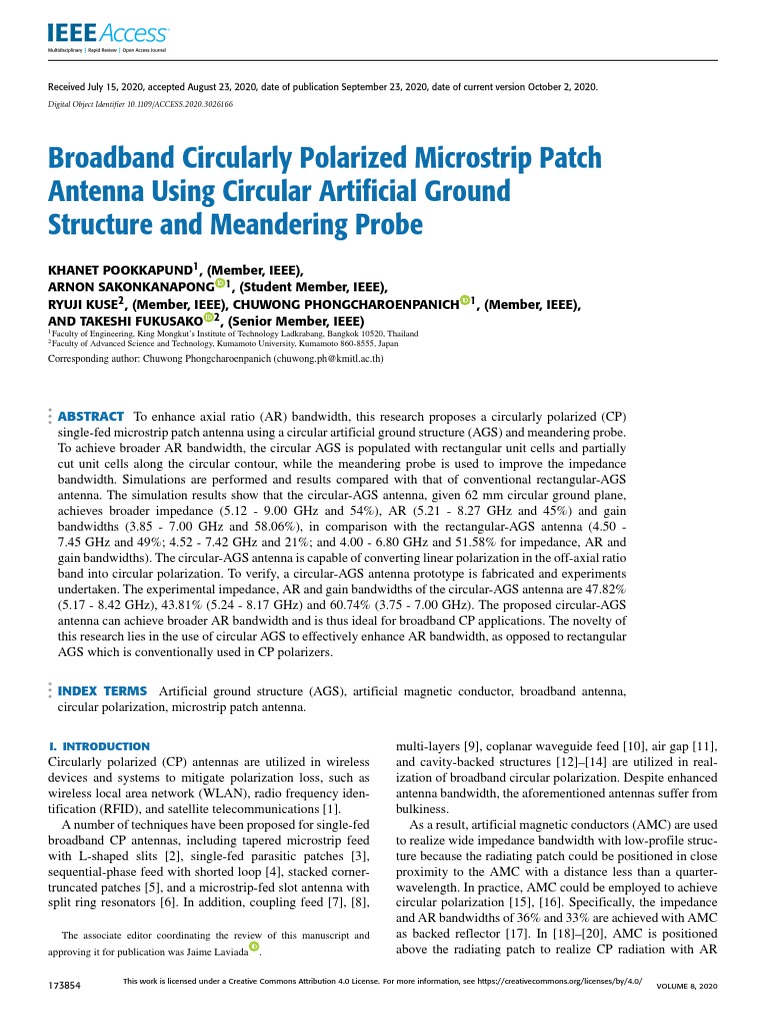 IEEE Access
Multidisciplinary | Rapid Review | Open Access Journal

Received July 15, 2020, accepted August 23, 2020, date of publication September 23, 2020, date of current version October 2, 2020.
Digital Object Identifier 10.1109/ACCESS.2020.3026166

Broadband Circularly Polarized Microstrip Patch Antenna Using Circular Artificial Ground Structure and Meandering Probe

KHANET POOKKAPUND$^1$, (Member, IEEE), ARNON SAKONKANAPONG$^1$, (Student Member, IEEE), RYUJI KUSE$^2$, (Member, IEEE), CHUWONG PHONGCHAROENPANICH$^1$, (Member, IEEE), AND TAKESHI FUKUSAKO$^2$, (Senior Member, IEEE)
$^1$Faculty of Engineering, King Mongkut's Institute of Technology Ladkrabang, Bangkok 10520, Thailand
$^2$Faculty of Advanced Science and Technology, Kumamoto University, Kumamoto 860-8555, Japan
Corresponding author: Chuwong Phongcharoenpanich (chuwong.ph@kmitl.ac.th)

ABSTRACT To enhance axial ratio (AR) bandwidth, this research proposes a circularly polarized (CP) single-fed microstrip patch antenna using a circular artificial ground structure (AGS) and meandering probe. To achieve broader AR bandwidth, the circular AGS is populated with rectangular unit cells and partially cut unit cells along the circular contour, while the meandering probe is used to improve the impedance bandwidth. Simulations are performed and results compared with that of conventional rectangular-AGS antenna. The simulation results show that the circular-AGS antenna, given 62 mm circular ground plane, achieves broader impedance (5.12 - 9.00 GHz and 54%), AR (5.21 - 8.27 GHz and 45%) and gain bandwidths (3.85 - 7.00 GHz and 58.06%), in comparison with the rectangular-AGS antenna (4.50 - 7.45 GHz and 49%; 4.52 - 7.42 GHz and 21%; and 4.00 - 6.80 GHz and 51.58% for impedance, AR and gain bandwidths). The circular-AGS antenna is capable of converting linear polarization in the off-axial ratio band into circular polarization. To verify, a circular-AGS antenna prototype is fabricated and experiments undertaken. The experimental impedance, AR and gain bandwidths of the circular-AGS antenna are 47.82% (5.17 - 8.42 GHz), 43.81% (5.24 - 8.17 GHz) and 60.74% (3.75 - 7.00 GHz). The proposed circular-AGS antenna can achieve broader AR bandwidth and is thus ideal for broadband CP applications. The novelty of this research lies in the use of circular AGS to effectively enhance AR bandwidth, as opposed to rectangular AGS which is conventionally used in CP polarizers.

INDEX TERMS Artificial ground structure (AGS), artificial magnetic conductor, broadband antenna, circular polarization, microstrip patch antenna.

I. INTRODUCTION
Circularly polarized (CP) antennas are utilized in wireless devices and systems to mitigate polarization loss, such as wireless local area network (WLAN), radio frequency identification (RFID), and satellite telecommunications [1].
A number of techniques have been proposed for single-fed broadband CP antennas, including tapered microstrip feed with L-shaped slits [2], single-fed parasitic patches [3], sequential-phase feed with shorted loop [4], stacked corner-truncated patches [5], and a microstrip-fed slot antenna with split ring resonators [6]. In addition, coupling feed [7], [8],

The associate editor coordinating the review of this manuscript and approving it for publication was Jaime Laviada.

multi-layers [9], coplanar waveguide feed [10], air gap [11], and cavity-backed structures [12]–[14] are utilized in realization of broadband circular polarization. Despite enhanced antenna bandwidth, the aforementioned antennas suffer from bulkiness.
As a result, artificial magnetic conductors (AMC) are used to realize wide impedance bandwidth with low-profile structure because the radiating patch could be positioned in close proximity to the AMC with a distance less than a quarter-wavelength. In practice, AMC could be employed to achieve circular polarization [15], [16]. Specifically, the impedance and AR bandwidths of 36% and 33% are achieved with AMC as backed reflector [17]. In [18]–[20], AMC is positioned above the radiating patch to realize CP radiation with AR

173854
This work is licensed under a Creative Commons Attribution 4.0 License. For more information, see https://creativecommons.org/licenses/by/4.0/
VOLUME 8, 2020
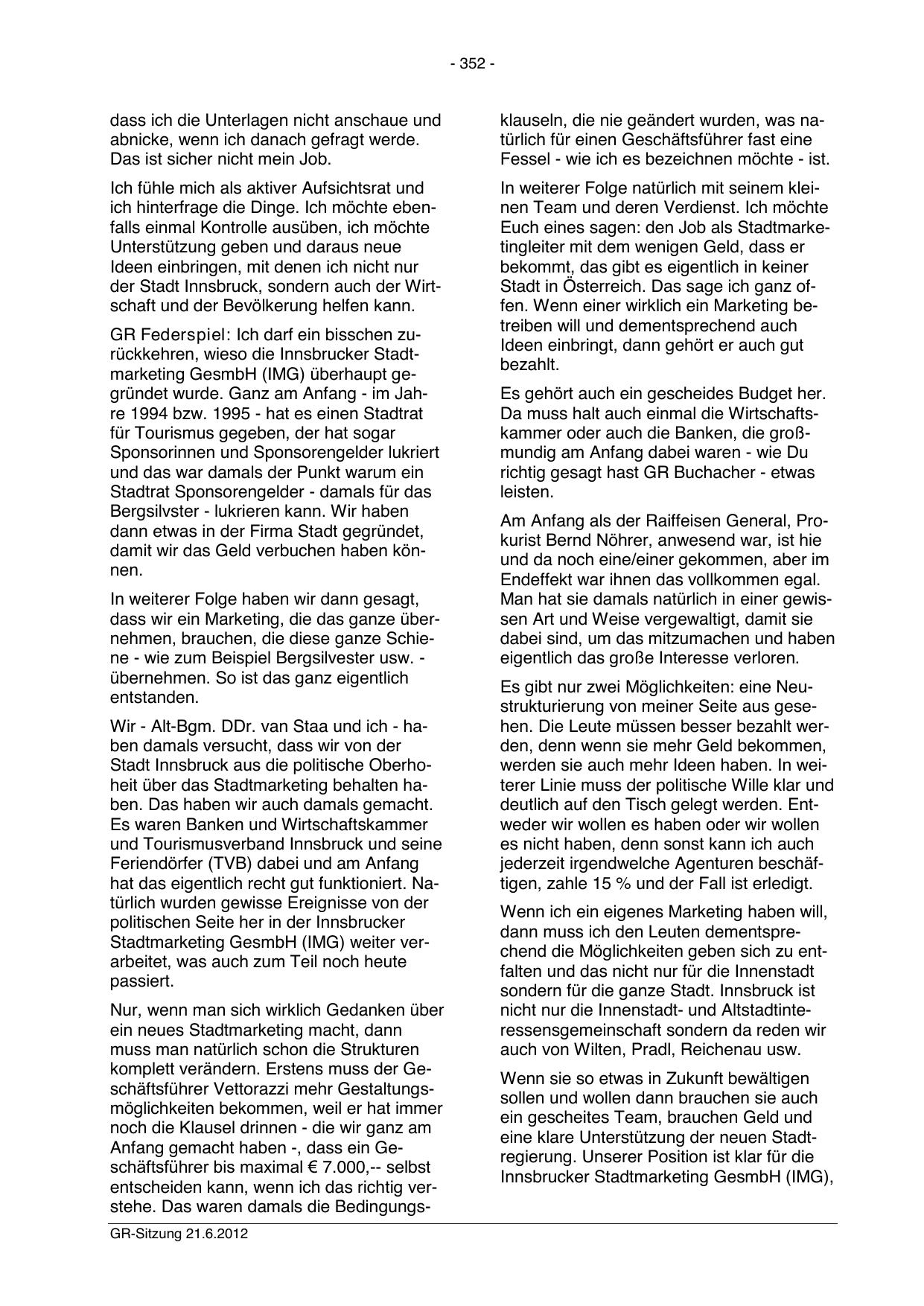 - 352 -

dass ich die Unterlagen nicht anschaue und abnicke, wenn ich danach gefragt werde. Das ist sicher nicht mein Job.

Ich fühle mich als aktiver Aufsichtsrat und ich hinterfrage die Dinge. Ich möchte ebenfalls einmal Kontrolle ausüben, ich möchte Unterstützung geben und daraus neue Ideen einbringen, mit denen ich nicht nur der Stadt Innsbruck, sondern auch der Wirtschaft und der Bevölkerung helfen kann.

GR Federspiel: Ich darf ein bisschen zurückkehren, wieso die Innsbrucker Stadtmarketing GesmbH (IMG) überhaupt gegründet wurde. Ganz am Anfang - im Jahre 1994 bzw. 1995 - hat es einen Stadtrat für Tourismus gegeben, der hat sogar Sponsorinnen und Sponsorengelder lukriert und das war damals der Punkt warum ein Stadtrat Sponsorengelder - damals für das Bergsilvster - lukrieren kann. Wir haben dann etwas in der Firma Stadt gegründet, damit wir das Geld verbuchen haben können.

In weiterer Folge haben wir dann gesagt, dass wir ein Marketing, die das ganze übernehmen, brauchen, die diese ganze Schiene - wie zum Beispiel Bergsilvester usw. - übernehmen. So ist das ganz eigentlich entstanden.

Wir - Alt-Bgm. DDr. van Staa und ich - haben damals versucht, dass wir von der Stadt Innsbruck aus die politische Oberhoheit über das Stadtmarketing behalten haben. Das haben wir auch damals gemacht. Es waren Banken und Wirtschaftskammer und Tourismusverband Innsbruck und seine Feriendörfer (TVB) dabei und am Anfang hat das eigentlich recht gut funktioniert. Natürlich wurden gewisse Ereignisse von der politischen Seite her in der Innsbrucker Stadtmarketing GesmbH (IMG) weiter verarbeitet, was auch zum Teil noch heute passiert.

Nur, wenn man sich wirklich Gedanken über ein neues Stadtmarketing macht, dann muss man natürlich schon die Strukturen komplett verändern. Erstens muss der Geschäftsführer Vettorazzi mehr Gestaltungsmöglichkeiten bekommen, weil er hat immer noch die Klausel drinnen - die wir ganz am Anfang gemacht haben -, dass ein Geschäftsführer bis maximal € 7.000,-- selbst entscheiden kann, wenn ich das richtig verstehe. Das waren damals die Bedingungsklauseln, die nie geändert wurden, was natürlich für einen Geschäftsführer fast eine Fessel - wie ich es bezeichnen möchte - ist.

In weiterer Folge natürlich mit seinem kleinen Team und deren Verdienst. Ich möchte Euch eines sagen: den Job als Stadtmarketingleiter mit dem wenigen Geld, dass er bekommt, das gibt es eigentlich in keiner Stadt in Österreich. Das sage ich ganz offen. Wenn einer wirklich ein Marketing betreiben will und dementsprechend auch Ideen einbringt, dann gehört er auch gut bezahlt.

Es gehört auch ein gescheides Budget her. Da muss halt auch einmal die Wirtschaftskammer oder auch die Banken, die großmundig am Anfang dabei waren - wie Du richtig gesagt hast GR Buchacher - etwas leisten.

Am Anfang als der Raiffeisen General, Prokurist Bernd Nöhrer, anwesend war, ist hie und da noch eine/einer gekommen, aber im Endeffekt war ihnen das vollkommen egal. Man hat sie damals natürlich in einer gewissen Art und Weise vergewaltigt, damit sie dabei sind, um das mitzumachen und haben eigentlich das große Interesse verloren.

Es gibt nur zwei Möglichkeiten: eine Neustrukturierung von meiner Seite aus gesehen. Die Leute müssen besser bezahlt werden, denn wenn sie mehr Geld bekommen, werden sie auch mehr Ideen haben. In weiterer Linie muss der politische Wille klar und deutlich auf den Tisch gelegt werden. Entweder wir wollen es haben oder wir wollen es nicht haben, denn sonst kann ich auch jederzeit irgendwelche Agenturen beschäftigen, zahle 15 % und der Fall ist erledigt.

Wenn ich ein eigenes Marketing haben will, dann muss ich den Leuten dementsprechend die Möglichkeiten geben sich zu entfalten und das nicht nur für die Innenstadt sondern für die ganze Stadt. Innsbruck ist nicht nur die Innenstadt- und Altstadtinteressensgemeinschaft sondern da reden wir auch von Wilten, Pradl, Reichenau usw.

Wenn sie so etwas in Zukunft bewältigen sollen und wollen dann brauchen sie auch ein gescheites Team, brauchen Geld und eine klare Unterstützung der neuen Stadtregierung. Unserer Position ist klar für die Innsbrucker Stadtmarketing GesmbH (IMG),

GR-Sitzung 21.6.2012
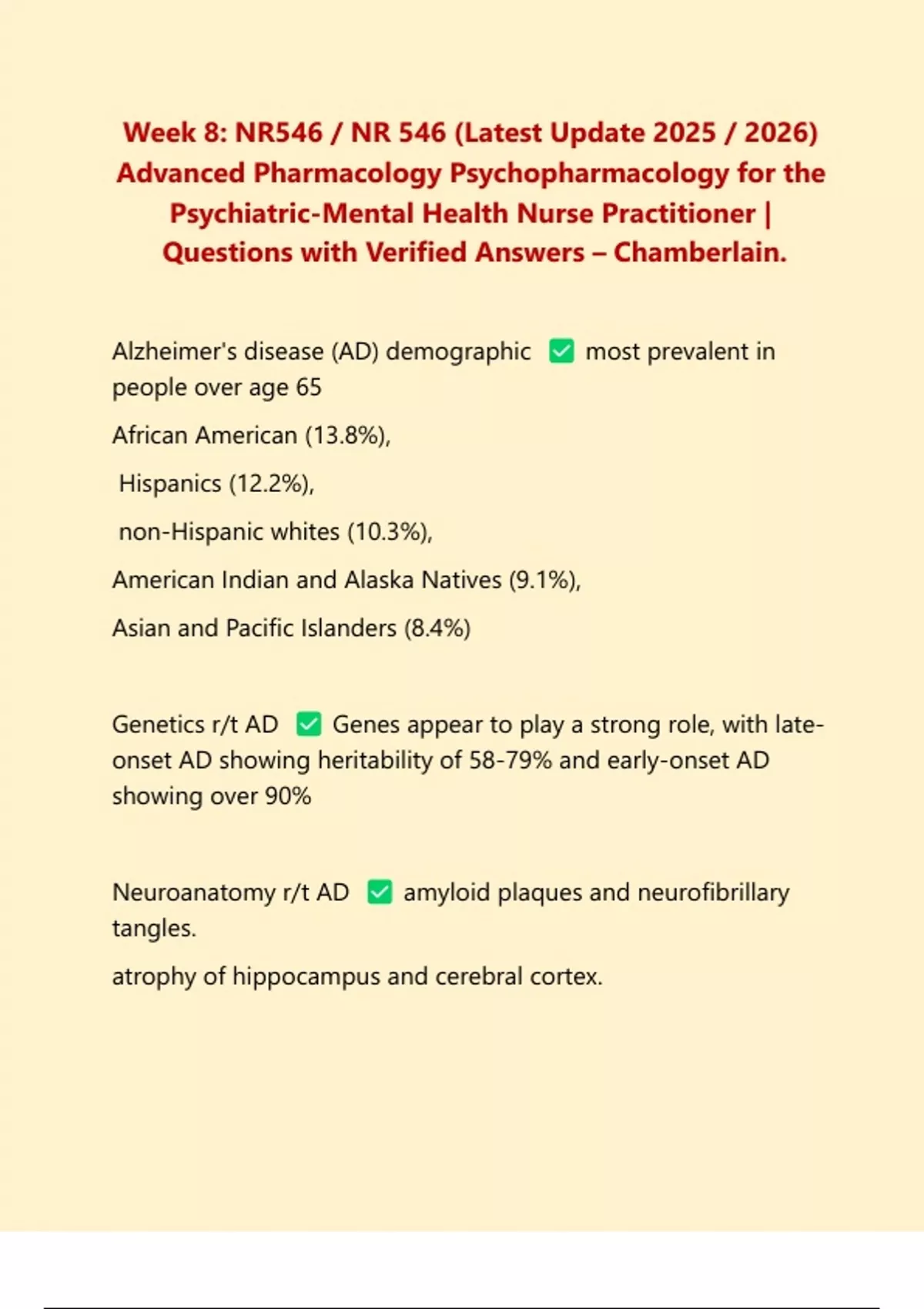 Week 8: NR546 / NR 546 (Latest Update 2025 / 2026) Advanced Pharmacology Psychopharmacology for the Psychiatric-Mental Health Nurse Practitioner | Questions with Verified Answers – Chamberlain.

Alzheimer's disease (AD) demographic ✅ most prevalent in people over age 65

African American (13.8%),

Hispanics (12.2%),

non-Hispanic whites (10.3%),

American Indian and Alaska Natives (9.1%),

Asian and Pacific Islanders (8.4%)

Genetics r/t AD ✅ Genes appear to play a strong role, with late-onset AD showing heritability of 58-79% and early-onset AD showing over 90%

Neuroanatomy r/t AD ✅ amyloid plaques and neurofibrillary tangles.

atrophy of hippocampus and cerebral cortex.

Task description: Only the lines from the start of the material to the line with "Digital Object Identifier", inclusive, belong in the answer, printed exactly and free of pictures.

Your response:
 IEEE Access
Multidisciplinary | Rapid Review | Open Access Journal

Received July 15, 2020, accepted August 23, 2020, date of publication September 23, 2020, date of current version October 2, 2020.
Digital Object Identifier 10.1109/ACCESS.2020.3026166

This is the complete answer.